South Korean government plans to implement a 20% tax on crypto earnings in 2023.


The South Korean financial regulator has said its employees who deal with digital currencies must file reports on their personal crypto holdings, described by a spokesperson for the agency as a “reminder of the existing code of conduct.” According to local reports, the requirement will extend to the Korean Financial Services Commission (FSC) employees working to develop the country’s response to crypto regulation, overseeing developments in the technology, and those tasked with monitoring crypto transactions. 

 

South Korean officials have until May 7 to file their returns. 

Staff members have been given until May 7 to file their returns or face disciplinary action for breaching the code of conduct. Internal agency rules require employees to report any investments to the chairman of the FSC. They are also expected to avoid trading if they have received insider information. The developments follow a furor over an employee trading cryptocurrencies back in December 2017, where the individual made significant profits trading digital currency on information the regulator had yet to make public.

Recorded data:
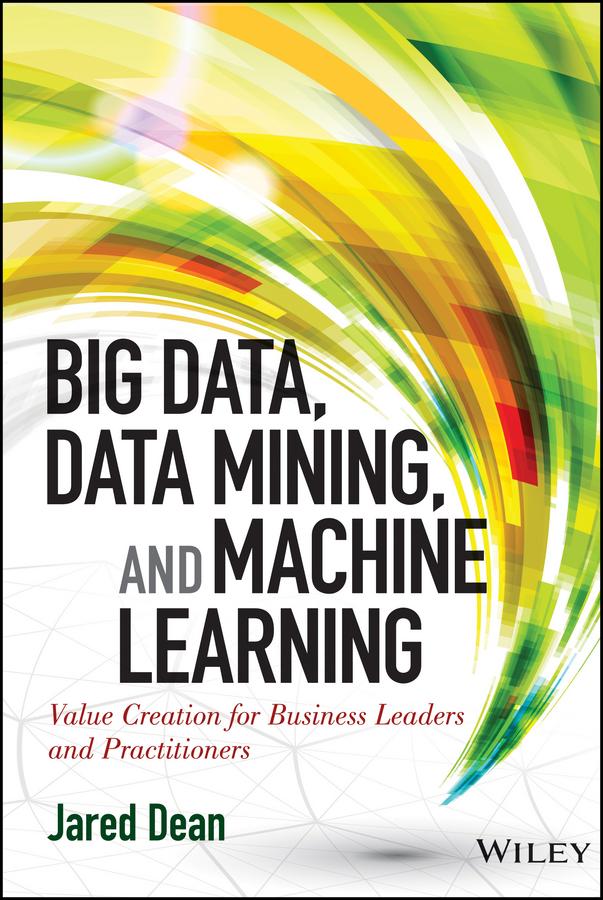 Big Data, Data Mining, and Machine Learning by Jared Dean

Work to be completed: Extend the article about South Korean financial regulators reporting their crypto holdings, starting right after its last sentence.

Output for this task:
 

South Korea to implement crypto tax law next year. 

Earlier this month, South Korea’s finance minister said that the government would start taxing capital gains from trading cryptocurrencies from next year as previously proposed. “It’s inevitable, we will need to impose taxes on gains from trading of virtual assets,” finance minister Hong Nam-ki said in a news conference. When asked, the tax law should be delayed until the government has proper oversight over the industry. According to the upcoming law, any annual gains of more than 2.5 million won ($2,253) from trading cryptocurrencies will be subject to a 20% capital gains tax.